## EXTRAIT À LIRE

──────────

Guerre au Proche-Orientdossier
Depuis un mois et demi, l’ONG britannique travaille méthodiquement à l’identification des victimes civiles des frappes sur Gaza. Sur 60 «incidents» documentés pour l’heure, plus de 45 % des victimes sont des mineurs.
Vue aérienne des destructions causées par les frappes d'Israël dans le centre de la bande de Gaza, mardi 28 novembre. (Mahmud Hams /AFP)
publié le 29 novembre 2023 à 8h26

Lundi 27 novembre, alors que la fragile trêve a fait taire pour quelques jours les bombardements sur Gaza, le gouvernement de l’enclave, contrôlé par le Hamas, a donné un nouveau bilan d’un mois et demi de pilonnage : plus de 15 000 morts depuis le 7 octobre, dont 6 150 enfants et 4 000 femmes. S’y ajouteraient quelque 7 000 disparus, possiblement sous les décombres, dont 4 700 femmes et enfants. Un bilan qui a peu, ou pas, d’équivalent, dans les conflits du XXIe siècle, sur une durée si courte. Comme CheckNews l’avait écrit, ce décompte ne peut être recoupé. Parce que le feu qui s’abat sur Gaza empêche le Bureau de la coordination des affaires humanitaires de l’ONU (Ocha), habituellement en charge de la collecte des informations sur les victimes de l’occupation et du conflit, de faire son travail habituel. Le bilan – jugé exagéré par de nombreux observateurs – qu’avait donné le ministère gazaoui après l’explosion médiatisée de l’hôpital Al-Ahli, le 17 octobre, avait également nourri des soupçons.

──────────

## LIGNES FOURNIES
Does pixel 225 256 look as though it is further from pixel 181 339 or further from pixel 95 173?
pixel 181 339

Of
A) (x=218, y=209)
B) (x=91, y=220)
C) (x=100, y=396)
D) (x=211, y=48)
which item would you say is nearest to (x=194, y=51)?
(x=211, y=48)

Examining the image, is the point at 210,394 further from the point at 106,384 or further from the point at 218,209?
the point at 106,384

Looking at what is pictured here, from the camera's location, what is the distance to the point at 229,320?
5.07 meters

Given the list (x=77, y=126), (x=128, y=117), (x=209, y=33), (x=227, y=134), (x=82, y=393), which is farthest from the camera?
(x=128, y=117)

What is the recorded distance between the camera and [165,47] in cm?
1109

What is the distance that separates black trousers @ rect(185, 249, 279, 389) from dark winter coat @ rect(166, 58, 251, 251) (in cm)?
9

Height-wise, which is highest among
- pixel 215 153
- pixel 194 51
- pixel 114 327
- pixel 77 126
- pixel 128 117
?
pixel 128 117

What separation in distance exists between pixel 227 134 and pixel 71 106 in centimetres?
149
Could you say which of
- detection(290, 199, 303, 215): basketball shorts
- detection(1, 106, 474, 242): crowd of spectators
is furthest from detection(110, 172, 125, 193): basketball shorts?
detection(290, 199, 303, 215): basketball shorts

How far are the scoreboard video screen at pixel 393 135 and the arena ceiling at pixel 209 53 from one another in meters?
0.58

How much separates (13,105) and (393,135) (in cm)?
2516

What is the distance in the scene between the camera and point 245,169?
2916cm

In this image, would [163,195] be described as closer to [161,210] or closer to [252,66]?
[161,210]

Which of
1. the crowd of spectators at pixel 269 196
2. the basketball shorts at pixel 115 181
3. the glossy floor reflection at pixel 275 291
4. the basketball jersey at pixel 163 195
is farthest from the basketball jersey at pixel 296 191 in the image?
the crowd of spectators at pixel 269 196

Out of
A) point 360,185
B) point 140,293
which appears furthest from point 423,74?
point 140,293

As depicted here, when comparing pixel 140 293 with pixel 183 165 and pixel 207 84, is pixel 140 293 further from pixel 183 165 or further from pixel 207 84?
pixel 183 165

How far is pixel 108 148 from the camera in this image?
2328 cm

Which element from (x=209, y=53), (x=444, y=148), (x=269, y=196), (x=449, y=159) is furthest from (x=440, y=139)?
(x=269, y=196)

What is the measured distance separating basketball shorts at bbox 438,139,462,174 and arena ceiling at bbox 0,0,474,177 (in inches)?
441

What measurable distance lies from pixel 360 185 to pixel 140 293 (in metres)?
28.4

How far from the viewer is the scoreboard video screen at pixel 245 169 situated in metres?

──────────

## CONSIGNE 1
D'après l'extrait sur les victimes de Gaza, à quelle date s'est produite l'explosion de l'hôpital Al-Ahli ?
## CONSIGNE 2
Reproduisez le passage de l'extrait sur les victimes de Gaza qui commence par « Guerre au Proche-Orientdossier » et se termine par « (Mahmud Hams /AFP) ».
## CONSIGNE 3
Poursuivez la rédaction de l'extrait sur les victimes de Gaza à la suite de sa dernière phrase.

## RÉSULTAT OBTENU 1
Le 17 octobre.

## RÉSULTAT OBTENU 2
Guerre au Proche-Orientdossier
Depuis un mois et demi, l’ONG britannique travaille méthodiquement à l’identification des victimes civiles des frappes sur Gaza. Sur 60 «incidents» documentés pour l’heure, plus de 45 % des victimes sont des mineurs.
Vue aérienne des destructions causées par les frappes d'Israël dans le centre de la bande de Gaza, mardi 28 novembre. (Mahmud Hams /AFP)

## RÉSULTAT OBTENU 3
Ces doutes ont, depuis, largement servi le narratif de l’armée israélienne, minorant les pertes civiles. Pourtant, si elle reste à préciser, l’hécatombe des civils dans l’enclave gazaouie n’est pas discutable, ni plus vraiment discutée. Même le dirigeant de l’Etat hébreu, Benyamin Netanyahou, dans une déclaration à CBS en forme d’aveu, a reconnu que l’armée israélienne échouait à limiter les pertes civiles. Depuis des semaines, Israel se défend en évoquant une guerre «vitale» pour le pays, et son objectif d’éradiquer à tout prix le Hamas. En un mois et demi, plus de la moitié des bâtiments du nord de l’enclave gazaouie ont été détruits ou endommagés.

Travail inestimable

Sans prétendre à un bilan global, encore impossible à livrer, l’ONG AirWars s’attelle depuis plusieurs semaines à documenter, frappe après frappe, le bilan des tirs sur Gaza, et décomptes méthodiquement les pertes civiles, en leur redonnant leur nom quand c’est possible. L’organisation non gouvernementale, basée au Royaume-Uni, recense depuis plusieurs années les violences contre les civils dans les conflits, de la Libye à la Syrie en passant par la Somalie, l’Ukraine et le Yémen ou déjà à Gaza durant les précédentes campagnes de bombardements.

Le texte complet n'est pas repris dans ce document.